He even said he wanted to talk to NFL Commissioner Roger Goodell about it because “enough is enough.”
In particular, Newton was mad that he got hit very low on third-and-goal from the Arizona 2 by the Cardinals’ Calais Campbell during the third quarter on an unflagged play. Newton said he “could have torn my ACL” on the hit, and that was the “breaking point” for his anger.
He was right in this case. Quarterbacks are not supposed to be submarined. The play should have been flagged.

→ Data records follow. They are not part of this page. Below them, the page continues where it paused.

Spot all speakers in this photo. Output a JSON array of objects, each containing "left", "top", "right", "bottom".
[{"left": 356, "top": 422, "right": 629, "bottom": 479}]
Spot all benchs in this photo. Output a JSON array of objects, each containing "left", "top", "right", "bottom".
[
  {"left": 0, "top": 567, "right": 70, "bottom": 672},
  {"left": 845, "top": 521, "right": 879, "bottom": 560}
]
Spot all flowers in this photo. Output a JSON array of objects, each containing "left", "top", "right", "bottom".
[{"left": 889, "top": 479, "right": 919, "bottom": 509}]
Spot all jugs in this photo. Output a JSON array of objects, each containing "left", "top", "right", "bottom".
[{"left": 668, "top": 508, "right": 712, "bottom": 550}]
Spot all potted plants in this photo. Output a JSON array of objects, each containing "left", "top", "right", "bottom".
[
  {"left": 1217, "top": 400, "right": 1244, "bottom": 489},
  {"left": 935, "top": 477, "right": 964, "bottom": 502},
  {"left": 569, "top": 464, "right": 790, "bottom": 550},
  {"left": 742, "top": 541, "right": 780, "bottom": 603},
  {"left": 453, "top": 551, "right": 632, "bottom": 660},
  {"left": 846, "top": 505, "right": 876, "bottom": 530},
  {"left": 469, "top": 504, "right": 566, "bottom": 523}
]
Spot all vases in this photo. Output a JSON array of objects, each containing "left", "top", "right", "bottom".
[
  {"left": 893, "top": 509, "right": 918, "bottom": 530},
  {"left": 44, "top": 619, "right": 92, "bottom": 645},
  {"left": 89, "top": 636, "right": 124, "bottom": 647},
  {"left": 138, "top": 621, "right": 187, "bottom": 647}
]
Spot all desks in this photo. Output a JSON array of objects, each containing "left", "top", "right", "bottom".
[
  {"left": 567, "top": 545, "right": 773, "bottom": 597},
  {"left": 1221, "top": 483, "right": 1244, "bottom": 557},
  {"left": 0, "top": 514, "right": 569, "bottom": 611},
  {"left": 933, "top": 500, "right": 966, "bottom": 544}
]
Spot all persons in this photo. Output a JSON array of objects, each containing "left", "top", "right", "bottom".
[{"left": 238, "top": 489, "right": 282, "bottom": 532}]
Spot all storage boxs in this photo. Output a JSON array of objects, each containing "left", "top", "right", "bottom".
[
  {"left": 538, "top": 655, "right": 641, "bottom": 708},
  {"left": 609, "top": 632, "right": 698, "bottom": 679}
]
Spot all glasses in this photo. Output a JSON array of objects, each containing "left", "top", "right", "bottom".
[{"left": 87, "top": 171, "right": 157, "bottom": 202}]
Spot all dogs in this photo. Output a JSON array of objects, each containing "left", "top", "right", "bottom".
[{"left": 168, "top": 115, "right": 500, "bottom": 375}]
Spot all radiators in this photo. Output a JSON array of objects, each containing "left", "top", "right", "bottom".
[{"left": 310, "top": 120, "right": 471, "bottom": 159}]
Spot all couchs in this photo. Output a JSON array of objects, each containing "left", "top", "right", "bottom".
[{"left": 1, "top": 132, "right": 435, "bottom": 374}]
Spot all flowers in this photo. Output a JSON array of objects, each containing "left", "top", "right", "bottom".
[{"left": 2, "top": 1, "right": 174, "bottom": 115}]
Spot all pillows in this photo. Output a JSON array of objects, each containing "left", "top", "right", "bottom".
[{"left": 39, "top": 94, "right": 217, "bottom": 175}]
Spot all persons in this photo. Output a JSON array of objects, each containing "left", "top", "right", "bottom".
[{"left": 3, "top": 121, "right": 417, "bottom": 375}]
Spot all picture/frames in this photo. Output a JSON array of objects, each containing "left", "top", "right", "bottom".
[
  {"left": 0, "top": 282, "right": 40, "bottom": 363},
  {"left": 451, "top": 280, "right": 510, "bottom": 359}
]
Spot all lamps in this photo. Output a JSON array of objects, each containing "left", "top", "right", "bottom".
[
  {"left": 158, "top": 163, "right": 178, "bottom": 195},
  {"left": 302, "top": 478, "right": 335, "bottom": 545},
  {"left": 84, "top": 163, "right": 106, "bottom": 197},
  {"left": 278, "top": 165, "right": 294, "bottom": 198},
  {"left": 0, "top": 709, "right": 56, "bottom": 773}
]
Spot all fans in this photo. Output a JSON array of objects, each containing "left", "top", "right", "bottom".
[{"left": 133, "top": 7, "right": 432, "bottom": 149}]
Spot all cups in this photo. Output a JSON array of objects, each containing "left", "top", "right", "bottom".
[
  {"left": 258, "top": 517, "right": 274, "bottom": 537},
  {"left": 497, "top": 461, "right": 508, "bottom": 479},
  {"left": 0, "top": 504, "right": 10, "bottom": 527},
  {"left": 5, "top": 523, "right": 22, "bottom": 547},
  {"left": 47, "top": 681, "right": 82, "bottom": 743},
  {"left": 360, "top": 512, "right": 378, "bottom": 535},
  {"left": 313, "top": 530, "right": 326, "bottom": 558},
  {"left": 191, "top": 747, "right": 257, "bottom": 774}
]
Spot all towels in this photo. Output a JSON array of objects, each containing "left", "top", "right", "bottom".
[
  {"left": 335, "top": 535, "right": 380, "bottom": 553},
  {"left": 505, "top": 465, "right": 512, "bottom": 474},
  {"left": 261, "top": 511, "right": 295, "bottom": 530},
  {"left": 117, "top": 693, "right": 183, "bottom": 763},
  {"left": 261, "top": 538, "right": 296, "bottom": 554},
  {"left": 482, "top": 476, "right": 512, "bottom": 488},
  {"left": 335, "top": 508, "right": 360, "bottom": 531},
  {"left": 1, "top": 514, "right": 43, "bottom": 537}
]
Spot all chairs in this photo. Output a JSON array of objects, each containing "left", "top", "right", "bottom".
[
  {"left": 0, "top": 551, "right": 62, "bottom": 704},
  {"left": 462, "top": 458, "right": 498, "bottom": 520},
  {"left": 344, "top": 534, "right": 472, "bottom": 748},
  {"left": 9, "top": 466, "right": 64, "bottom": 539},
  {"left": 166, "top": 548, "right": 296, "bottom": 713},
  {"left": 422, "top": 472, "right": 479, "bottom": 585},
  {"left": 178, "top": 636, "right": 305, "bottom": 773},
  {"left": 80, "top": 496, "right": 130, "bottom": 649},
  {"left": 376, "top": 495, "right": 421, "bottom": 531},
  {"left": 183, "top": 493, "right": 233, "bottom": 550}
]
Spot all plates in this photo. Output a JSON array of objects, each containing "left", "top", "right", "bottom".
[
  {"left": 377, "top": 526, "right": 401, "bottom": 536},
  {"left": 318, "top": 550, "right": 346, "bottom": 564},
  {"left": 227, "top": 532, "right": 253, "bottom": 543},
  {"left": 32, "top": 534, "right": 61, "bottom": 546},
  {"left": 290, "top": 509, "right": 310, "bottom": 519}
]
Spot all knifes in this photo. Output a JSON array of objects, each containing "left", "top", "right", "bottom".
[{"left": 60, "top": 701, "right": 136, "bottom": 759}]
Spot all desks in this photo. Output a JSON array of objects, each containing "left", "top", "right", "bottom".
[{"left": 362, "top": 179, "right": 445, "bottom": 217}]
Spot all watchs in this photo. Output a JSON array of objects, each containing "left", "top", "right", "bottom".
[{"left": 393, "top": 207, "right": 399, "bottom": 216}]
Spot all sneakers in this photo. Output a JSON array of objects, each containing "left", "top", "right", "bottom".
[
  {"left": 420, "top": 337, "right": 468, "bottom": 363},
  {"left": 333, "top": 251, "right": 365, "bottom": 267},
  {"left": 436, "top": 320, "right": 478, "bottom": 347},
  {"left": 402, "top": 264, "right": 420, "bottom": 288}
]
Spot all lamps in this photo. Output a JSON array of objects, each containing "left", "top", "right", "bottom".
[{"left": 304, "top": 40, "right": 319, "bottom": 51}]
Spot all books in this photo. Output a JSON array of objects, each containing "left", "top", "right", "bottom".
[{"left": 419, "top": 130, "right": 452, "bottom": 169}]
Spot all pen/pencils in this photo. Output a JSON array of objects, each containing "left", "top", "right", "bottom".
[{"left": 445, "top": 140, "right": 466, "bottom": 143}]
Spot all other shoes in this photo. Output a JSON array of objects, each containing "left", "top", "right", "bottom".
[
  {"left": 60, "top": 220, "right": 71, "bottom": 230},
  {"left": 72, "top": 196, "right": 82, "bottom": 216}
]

By the same token, I thought Arizona’s Carson Palmer should have also gotten a call when Carolina cornerback Daryl Worley sacked him with a very low hit during the second quarter. That hit wasn’t flagged, either.
NFL rules are designed to protect quarterbacks, and that’s in large part because quarterbacks are the league’s biggest stars. They have a “strike zone” you can hit – between knees and shoulders. Not too high. Not too low.
Those are the rules. Newton doesn’t always get the benefit of those rules because he’s such an enormous physical specimen and he runs so often. The double standard was most obvious in the Denver game, which was a travesty in a number of ways in terms of the head-hunting hits he took.
I’m glad Newton decided to speak up, saying he doesn’t get the calls that other quarterbacks do. I criticized him in his last postgame news conference – after a loss at New Orleans two weeks ago – for not answering questions and for acting pouty. This time he spoke his mind, which is what he should do more often. Not only that, I believe he’s right.
Said Newton: “The story of my life ever since I came in is, ‘Oh well, we missed that one. I’m sorry. I’ll try to get it.’ That’s bullcrap. As players in this league, if we do something stupid, we get fined. ... I just can’t keep accepting, ‘Oh, we missed that one.’ Or ‘I apologize for doing that.’ Or ‘I didn’t see it.’ That’s horsecrap.”
It wasn’t the most eloquent way to put it, but that’s OK. Even if Newton gets fined for his comments, he has brought awareness to the issue in a very public way.
So the quarterback really had three good things happen Sunday: He won a game. He didn’t tear his ACL. And he probably just bought himself a couple more late-hit calls at some point this season.